§ Collected data entries
*** Block opens ***

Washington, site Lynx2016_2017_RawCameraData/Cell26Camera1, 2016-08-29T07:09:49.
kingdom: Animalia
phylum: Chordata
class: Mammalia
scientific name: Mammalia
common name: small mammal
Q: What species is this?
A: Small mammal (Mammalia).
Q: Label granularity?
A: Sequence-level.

*** Block closes ***

§ Goal of the exercise
Exactly the lines from the one that holds "Q: What species is this?" through the final line of the records above should be written out, and only those.

§ Result of this exercise
Q: What species is this?
A: Small mammal (Mammalia).
Q: Label granularity?
A: Sequence-level.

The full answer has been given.